[Opening Records provided section]

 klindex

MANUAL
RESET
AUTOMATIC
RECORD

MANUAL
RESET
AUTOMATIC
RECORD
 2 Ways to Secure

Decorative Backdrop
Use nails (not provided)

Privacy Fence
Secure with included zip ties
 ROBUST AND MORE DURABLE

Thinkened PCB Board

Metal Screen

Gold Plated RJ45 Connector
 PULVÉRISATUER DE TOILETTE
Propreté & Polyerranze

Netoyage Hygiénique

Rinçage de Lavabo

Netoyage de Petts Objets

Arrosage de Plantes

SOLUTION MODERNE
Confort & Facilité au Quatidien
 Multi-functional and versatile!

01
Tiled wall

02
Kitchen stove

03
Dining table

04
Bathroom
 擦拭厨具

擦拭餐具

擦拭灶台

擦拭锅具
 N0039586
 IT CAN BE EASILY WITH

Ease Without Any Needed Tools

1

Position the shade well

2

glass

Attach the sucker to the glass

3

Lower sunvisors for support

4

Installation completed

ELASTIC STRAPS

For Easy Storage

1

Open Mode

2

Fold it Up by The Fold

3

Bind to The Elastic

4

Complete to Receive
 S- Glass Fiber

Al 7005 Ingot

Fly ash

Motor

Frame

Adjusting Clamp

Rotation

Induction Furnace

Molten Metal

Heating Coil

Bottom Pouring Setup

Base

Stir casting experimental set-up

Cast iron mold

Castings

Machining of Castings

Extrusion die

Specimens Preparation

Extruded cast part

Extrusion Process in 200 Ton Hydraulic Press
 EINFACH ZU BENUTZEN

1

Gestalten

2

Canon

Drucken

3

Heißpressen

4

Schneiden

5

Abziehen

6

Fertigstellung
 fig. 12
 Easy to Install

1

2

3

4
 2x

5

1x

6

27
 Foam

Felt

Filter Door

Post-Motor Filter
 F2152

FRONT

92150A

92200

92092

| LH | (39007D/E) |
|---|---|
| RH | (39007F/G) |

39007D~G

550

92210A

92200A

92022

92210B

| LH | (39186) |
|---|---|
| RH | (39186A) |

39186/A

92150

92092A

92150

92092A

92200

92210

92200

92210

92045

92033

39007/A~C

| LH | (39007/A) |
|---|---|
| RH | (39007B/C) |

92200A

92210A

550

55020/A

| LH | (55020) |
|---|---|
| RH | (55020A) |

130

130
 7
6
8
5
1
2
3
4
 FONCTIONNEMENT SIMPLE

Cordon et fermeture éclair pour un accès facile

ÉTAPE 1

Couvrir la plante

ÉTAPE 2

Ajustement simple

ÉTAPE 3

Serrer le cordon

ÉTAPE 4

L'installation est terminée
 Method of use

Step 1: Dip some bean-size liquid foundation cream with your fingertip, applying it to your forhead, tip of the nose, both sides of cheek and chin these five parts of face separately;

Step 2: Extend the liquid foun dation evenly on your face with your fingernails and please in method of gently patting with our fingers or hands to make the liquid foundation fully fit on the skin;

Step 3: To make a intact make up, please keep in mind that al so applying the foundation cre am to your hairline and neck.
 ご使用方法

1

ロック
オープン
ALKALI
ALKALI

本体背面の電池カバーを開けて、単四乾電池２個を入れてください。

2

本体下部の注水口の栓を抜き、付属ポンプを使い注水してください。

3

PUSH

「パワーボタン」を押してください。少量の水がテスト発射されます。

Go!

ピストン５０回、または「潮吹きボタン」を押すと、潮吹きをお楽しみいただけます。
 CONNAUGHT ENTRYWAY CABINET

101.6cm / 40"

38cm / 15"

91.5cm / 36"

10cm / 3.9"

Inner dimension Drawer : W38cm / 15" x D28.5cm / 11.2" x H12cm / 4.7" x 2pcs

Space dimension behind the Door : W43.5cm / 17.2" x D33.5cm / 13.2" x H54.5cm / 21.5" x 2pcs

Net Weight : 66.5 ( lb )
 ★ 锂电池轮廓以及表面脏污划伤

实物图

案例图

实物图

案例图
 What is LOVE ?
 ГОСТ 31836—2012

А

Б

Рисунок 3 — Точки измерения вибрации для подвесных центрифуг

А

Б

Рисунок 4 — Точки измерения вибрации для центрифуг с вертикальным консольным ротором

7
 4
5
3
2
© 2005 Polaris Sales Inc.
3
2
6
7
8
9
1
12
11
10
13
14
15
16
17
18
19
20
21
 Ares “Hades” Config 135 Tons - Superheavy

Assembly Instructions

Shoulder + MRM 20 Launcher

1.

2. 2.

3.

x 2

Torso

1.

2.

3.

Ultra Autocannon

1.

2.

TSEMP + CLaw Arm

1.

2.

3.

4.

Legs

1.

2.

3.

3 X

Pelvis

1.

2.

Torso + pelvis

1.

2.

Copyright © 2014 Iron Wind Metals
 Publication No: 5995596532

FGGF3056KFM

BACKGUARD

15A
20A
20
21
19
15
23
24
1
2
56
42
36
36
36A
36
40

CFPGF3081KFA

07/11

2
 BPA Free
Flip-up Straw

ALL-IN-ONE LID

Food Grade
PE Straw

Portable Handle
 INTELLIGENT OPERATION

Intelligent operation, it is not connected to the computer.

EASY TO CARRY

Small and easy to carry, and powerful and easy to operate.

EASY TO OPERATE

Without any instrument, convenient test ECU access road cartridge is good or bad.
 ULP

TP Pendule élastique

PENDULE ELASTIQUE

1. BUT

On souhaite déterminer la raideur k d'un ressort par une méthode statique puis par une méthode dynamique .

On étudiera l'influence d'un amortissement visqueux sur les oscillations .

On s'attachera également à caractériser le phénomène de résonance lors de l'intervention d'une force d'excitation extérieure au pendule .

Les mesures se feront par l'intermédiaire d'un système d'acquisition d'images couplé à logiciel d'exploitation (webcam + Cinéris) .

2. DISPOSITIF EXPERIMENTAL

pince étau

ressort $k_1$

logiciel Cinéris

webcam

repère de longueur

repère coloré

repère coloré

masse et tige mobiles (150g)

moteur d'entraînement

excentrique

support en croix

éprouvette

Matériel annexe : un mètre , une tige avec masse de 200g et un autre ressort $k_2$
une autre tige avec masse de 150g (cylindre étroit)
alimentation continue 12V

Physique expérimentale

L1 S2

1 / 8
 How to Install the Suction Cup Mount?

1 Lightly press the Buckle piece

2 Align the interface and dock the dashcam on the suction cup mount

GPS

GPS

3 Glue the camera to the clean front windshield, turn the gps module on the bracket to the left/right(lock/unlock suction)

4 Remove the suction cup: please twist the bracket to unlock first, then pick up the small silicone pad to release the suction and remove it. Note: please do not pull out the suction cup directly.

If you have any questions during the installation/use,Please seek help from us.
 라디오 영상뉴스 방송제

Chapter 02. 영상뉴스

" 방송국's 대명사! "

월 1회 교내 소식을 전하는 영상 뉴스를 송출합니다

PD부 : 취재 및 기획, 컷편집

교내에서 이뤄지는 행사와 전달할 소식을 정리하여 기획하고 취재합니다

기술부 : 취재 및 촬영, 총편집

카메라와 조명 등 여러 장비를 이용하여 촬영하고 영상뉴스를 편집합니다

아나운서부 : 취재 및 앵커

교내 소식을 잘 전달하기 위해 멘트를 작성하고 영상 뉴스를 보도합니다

[Closing Records provided section]

— Your objective —
All records shown above are to be output exactly.

— Answer for this exercise —
 klindex

MANUAL
RESET
AUTOMATIC
RECORD

MANUAL
RESET
AUTOMATIC
RECORD
 2 Ways to Secure

Decorative Backdrop
Use nails (not provided)

Privacy Fence
Secure with included zip ties
 ROBUST AND MORE DURABLE

Thinkened PCB Board

Metal Screen

Gold Plated RJ45 Connector
 PULVÉRISATUER DE TOILETTE
Propreté & Polyerranze

Netoyage Hygiénique

Rinçage de Lavabo

Netoyage de Petts Objets

Arrosage de Plantes

SOLUTION MODERNE
Confort & Facilité au Quatidien
 Multi-functional and versatile!

01
Tiled wall

02
Kitchen stove

03
Dining table

04
Bathroom
 擦拭厨具

擦拭餐具

擦拭灶台

擦拭锅具
 N0039586
 IT CAN BE EASILY WITH

Ease Without Any Needed Tools

1

Position the shade well

2

glass

Attach the sucker to the glass

3

Lower sunvisors for support

4

Installation completed

ELASTIC STRAPS

For Easy Storage

1

Open Mode

2

Fold it Up by The Fold

3

Bind to The Elastic

4

Complete to Receive
 S- Glass Fiber

Al 7005 Ingot

Fly ash

Motor

Frame

Adjusting Clamp

Rotation

Induction Furnace

Molten Metal

Heating Coil

Bottom Pouring Setup

Base

Stir casting experimental set-up

Cast iron mold

Castings

Machining of Castings

Extrusion die

Specimens Preparation

Extruded cast part

Extrusion Process in 200 Ton Hydraulic Press
 EINFACH ZU BENUTZEN

1

Gestalten

2

Canon

Drucken

3

Heißpressen

4

Schneiden

5

Abziehen

6

Fertigstellung
 fig. 12
 Easy to Install

1

2

3

4
 2x

5

1x

6

27
 Foam

Felt

Filter Door

Post-Motor Filter
 F2152

FRONT

92150A

92200

92092

| LH | (39007D/E) |
|---|---|
| RH | (39007F/G) |

39007D~G

550

92210A

92200A

92022

92210B

| LH | (39186) |
|---|---|
| RH | (39186A) |

39186/A

92150

92092A

92150

92092A

92200

92210

92200

92210

92045

92033

39007/A~C

| LH | (39007/A) |
|---|---|
| RH | (39007B/C) |

92200A

92210A

550

55020/A

| LH | (55020) |
|---|---|
| RH | (55020A) |

130

130
 7
6
8
5
1
2
3
4
 FONCTIONNEMENT SIMPLE

Cordon et fermeture éclair pour un accès facile

ÉTAPE 1

Couvrir la plante

ÉTAPE 2

Ajustement simple

ÉTAPE 3

Serrer le cordon

ÉTAPE 4

L'installation est terminée
 Method of use

Step 1: Dip some bean-size liquid foundation cream with your fingertip, applying it to your forhead, tip of the nose, both sides of cheek and chin these five parts of face separately;

Step 2: Extend the liquid foun dation evenly on your face with your fingernails and please in method of gently patting with our fingers or hands to make the liquid foundation fully fit on the skin;

Step 3: To make a intact make up, please keep in mind that al so applying the foundation cre am to your hairline and neck.
 ご使用方法

1

ロック
オープン
ALKALI
ALKALI

本体背面の電池カバーを開けて、単四乾電池２個を入れてください。

2

本体下部の注水口の栓を抜き、付属ポンプを使い注水してください。

3

PUSH

「パワーボタン」を押してください。少量の水がテスト発射されます。

Go!

ピストン５０回、または「潮吹きボタン」を押すと、潮吹きをお楽しみいただけます。
 CONNAUGHT ENTRYWAY CABINET

101.6cm / 40"

38cm / 15"

91.5cm / 36"

10cm / 3.9"

Inner dimension Drawer : W38cm / 15" x D28.5cm / 11.2" x H12cm / 4.7" x 2pcs

Space dimension behind the Door : W43.5cm / 17.2" x D33.5cm / 13.2" x H54.5cm / 21.5" x 2pcs

Net Weight : 66.5 ( lb )
 ★ 锂电池轮廓以及表面脏污划伤

实物图

案例图

实物图

案例图
 What is LOVE ?
 ГОСТ 31836—2012

А

Б

Рисунок 3 — Точки измерения вибрации для подвесных центрифуг

А

Б

Рисунок 4 — Точки измерения вибрации для центрифуг с вертикальным консольным ротором

7
 4
5
3
2
© 2005 Polaris Sales Inc.
3
2
6
7
8
9
1
12
11
10
13
14
15
16
17
18
19
20
21
 Ares “Hades” Config 135 Tons - Superheavy

Assembly Instructions

Shoulder + MRM 20 Launcher

1.

2. 2.

3.

x 2

Torso

1.

2.

3.

Ultra Autocannon

1.

2.

TSEMP + CLaw Arm

1.

2.

3.

4.

Legs

1.

2.

3.

3 X

Pelvis

1.

2.

Torso + pelvis

1.

2.

Copyright © 2014 Iron Wind Metals
 Publication No: 5995596532

FGGF3056KFM

BACKGUARD

15A
20A
20
21
19
15
23
24
1
2
56
42
36
36
36A
36
40

CFPGF3081KFA

07/11

2
 BPA Free
Flip-up Straw

ALL-IN-ONE LID

Food Grade
PE Straw

Portable Handle
 INTELLIGENT OPERATION

Intelligent operation, it is not connected to the computer.

EASY TO CARRY

Small and easy to carry, and powerful and easy to operate.

EASY TO OPERATE

Without any instrument, convenient test ECU access road cartridge is good or bad.
 ULP

TP Pendule élastique

PENDULE ELASTIQUE

1. BUT

On souhaite déterminer la raideur k d'un ressort par une méthode statique puis par une méthode dynamique .

On étudiera l'influence d'un amortissement visqueux sur les oscillations .

On s'attachera également à caractériser le phénomène de résonance lors de l'intervention d'une force d'excitation extérieure au pendule .

Les mesures se feront par l'intermédiaire d'un système d'acquisition d'images couplé à logiciel d'exploitation (webcam + Cinéris) .

2. DISPOSITIF EXPERIMENTAL

pince étau

ressort $k_1$

logiciel Cinéris

webcam

repère de longueur

repère coloré

repère coloré

masse et tige mobiles (150g)

moteur d'entraînement

excentrique

support en croix

éprouvette

Matériel annexe : un mètre , une tige avec masse de 200g et un autre ressort $k_2$
une autre tige avec masse de 150g (cylindre étroit)
alimentation continue 12V

Physique expérimentale

L1 S2

1 / 8
 How to Install the Suction Cup Mount?

1 Lightly press the Buckle piece

2 Align the interface and dock the dashcam on the suction cup mount

GPS

GPS

3 Glue the camera to the clean front windshield, turn the gps module on the bracket to the left/right(lock/unlock suction)

4 Remove the suction cup: please twist the bracket to unlock first, then pick up the small silicone pad to release the suction and remove it. Note: please do not pull out the suction cup directly.

If you have any questions during the installation/use,Please seek help from us.
 라디오 영상뉴스 방송제

Chapter 02. 영상뉴스

" 방송국's 대명사! "

월 1회 교내 소식을 전하는 영상 뉴스를 송출합니다

PD부 : 취재 및 기획, 컷편집

교내에서 이뤄지는 행사와 전달할 소식을 정리하여 기획하고 취재합니다

기술부 : 취재 및 촬영, 총편집

카메라와 조명 등 여러 장비를 이용하여 촬영하고 영상뉴스를 편집합니다

아나운서부 : 취재 및 앵커

교내 소식을 잘 전달하기 위해 멘트를 작성하고 영상 뉴스를 보도합니다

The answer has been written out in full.